» **What needs to be done**: From the dysphagia nursing text, repeat word for word the part that opens with the words containing "1. Swallowing rehabilitation" and closes with "trained after relaxation.".

Excerpted text Block Start

The control group (CG) of NICU patients with dysphagia was provided with routine nursing care with nasogastric tube feeding with standard enteral formula (1.5 kcal/mL), including postoperative vital signs monitoring, medication administration as prescribed by the doctor, reasonable dietary care, and rehabilitation and exercise guidance.

The treatment group (TG) adds fine-tuned nursing care on the basis of routine nursing, and the nursing measures are as follows:

1. Swallowing rehabilitation training: joint application of tongue movement training, training to enhance the ability of swallowing reflexes, pharyngeal movement training, ice stimulation and other methods of rehabilitation training for the oral cavity, face, pharynx and other methods (19).

(1) Oral rehabilitation training: instruct the patients to carry out motor rehabilitation training of the oral cavity, correctly instruct the patients to make “en”, “wu,” “yi”, “wu” in sequence sounds, each vocalization was maintained for 5s, repeated 10 times, and the next sound was trained after relaxation.

(2) Facial rehabilitation training: respectively, sequentially instruct patients to open their mouths to the maximum, move their jaws from side to side, make exaggerated chewing movements, and perform tongue and soft palate motor control, each movement is maintained for 5 s, repeated 10 times, and after relaxation, start the next rehabilitation movement.

Excerpted text Block End
Recorded information Block Start

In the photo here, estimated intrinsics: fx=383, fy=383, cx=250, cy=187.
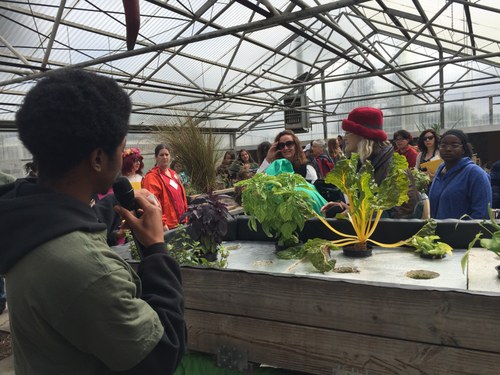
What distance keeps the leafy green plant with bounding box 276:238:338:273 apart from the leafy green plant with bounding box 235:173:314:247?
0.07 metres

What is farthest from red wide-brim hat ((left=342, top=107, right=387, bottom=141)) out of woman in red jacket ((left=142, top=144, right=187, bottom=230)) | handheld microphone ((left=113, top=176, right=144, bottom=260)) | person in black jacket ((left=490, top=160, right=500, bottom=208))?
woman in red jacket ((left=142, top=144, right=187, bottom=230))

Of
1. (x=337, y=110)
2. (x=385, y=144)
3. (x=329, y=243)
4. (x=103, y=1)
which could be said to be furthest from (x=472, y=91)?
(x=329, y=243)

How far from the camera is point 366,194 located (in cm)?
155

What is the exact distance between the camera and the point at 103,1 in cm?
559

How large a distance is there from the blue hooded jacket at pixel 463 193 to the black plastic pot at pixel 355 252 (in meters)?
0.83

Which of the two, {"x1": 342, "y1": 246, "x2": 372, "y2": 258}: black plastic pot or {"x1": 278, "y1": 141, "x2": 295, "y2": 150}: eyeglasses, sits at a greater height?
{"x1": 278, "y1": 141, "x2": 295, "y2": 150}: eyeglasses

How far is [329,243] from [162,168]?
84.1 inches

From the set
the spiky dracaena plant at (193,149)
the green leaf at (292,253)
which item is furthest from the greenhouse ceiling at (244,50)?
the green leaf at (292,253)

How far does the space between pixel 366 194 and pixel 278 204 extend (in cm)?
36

Recorded information Block End
Recorded information Block Start

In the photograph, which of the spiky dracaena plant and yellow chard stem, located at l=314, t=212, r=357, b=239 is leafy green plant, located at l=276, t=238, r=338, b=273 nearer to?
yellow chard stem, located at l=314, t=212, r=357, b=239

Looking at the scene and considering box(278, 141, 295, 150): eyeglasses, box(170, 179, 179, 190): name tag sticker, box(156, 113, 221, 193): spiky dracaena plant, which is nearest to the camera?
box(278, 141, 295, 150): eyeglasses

Recorded information Block End

» **Exercise result**:
1. Swallowing rehabilitation training: joint application of tongue movement training, training to enhance the ability of swallowing reflexes, pharyngeal movement training, ice stimulation and other methods of rehabilitation training for the oral cavity, face, pharynx and other methods (19).

(1) Oral rehabilitation training: instruct the patients to carry out motor rehabilitation training of the oral cavity, correctly instruct the patients to make “en”, “wu,” “yi”, “wu” in sequence sounds, each vocalization was maintained for 5s, repeated 10 times, and the next sound was trained after relaxation.